Begin at the line containing "family: Bovidae" and end at the final line of the entries. Please reproduce those lines exactly.
[The records — start]
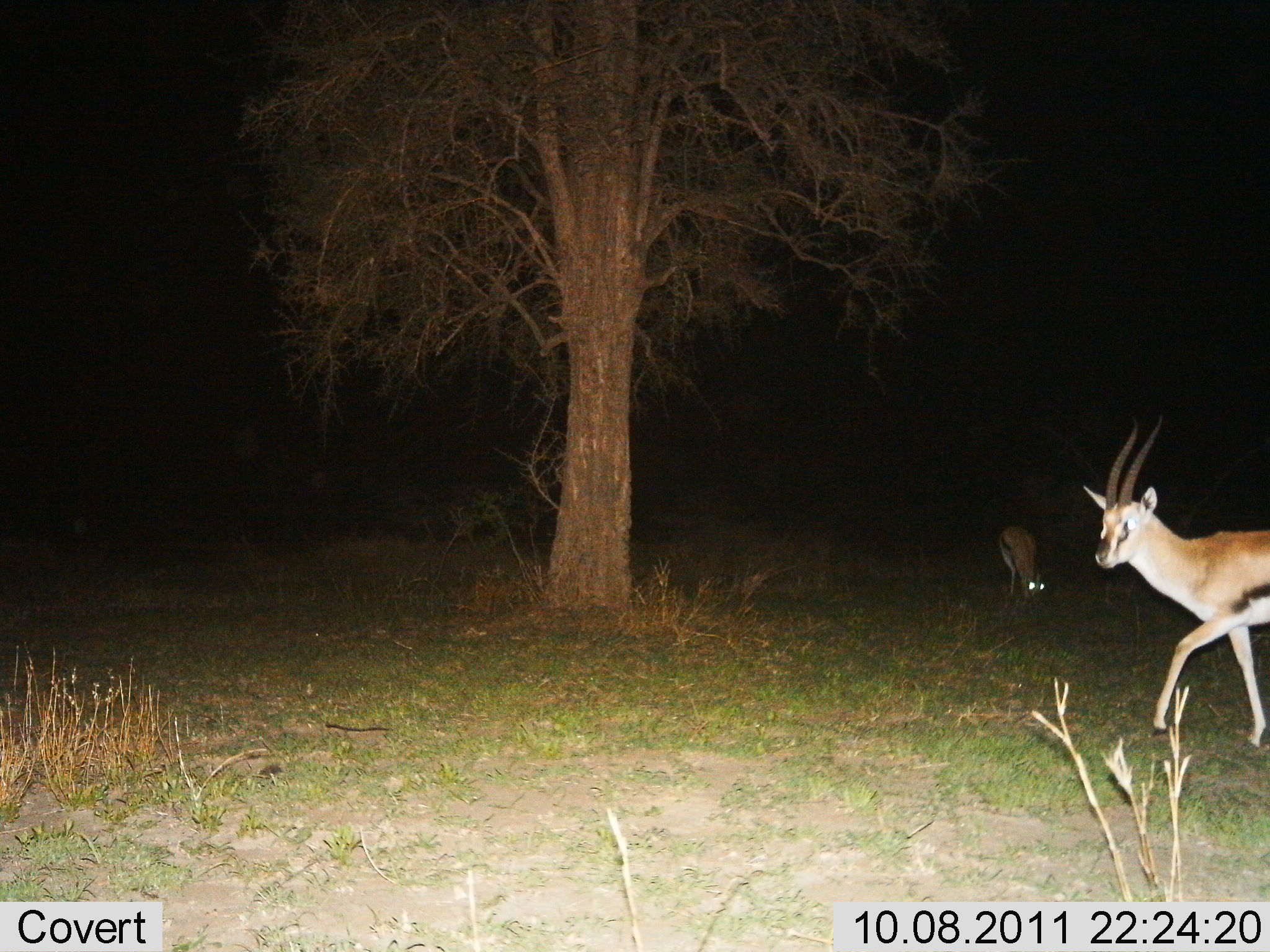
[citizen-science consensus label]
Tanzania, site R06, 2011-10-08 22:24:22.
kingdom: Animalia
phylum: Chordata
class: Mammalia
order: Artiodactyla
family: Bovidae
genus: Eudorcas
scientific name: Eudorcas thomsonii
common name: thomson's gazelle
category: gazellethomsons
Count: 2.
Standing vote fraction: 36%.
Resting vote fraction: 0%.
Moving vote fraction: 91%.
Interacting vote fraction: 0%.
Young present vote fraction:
[The records — finish]
> [Exercise result]:
family: Bovidae
genus: Eudorcas
scientific name: Eudorcas thomsonii
common name: thomson's gazelle
category: gazellethomsons
Count: 2.
Standing vote fraction: 36%.
Resting vote fraction: 0%.
Moving vote fraction: 91%.
Interacting vote fraction: 0%.
Young present vote fraction:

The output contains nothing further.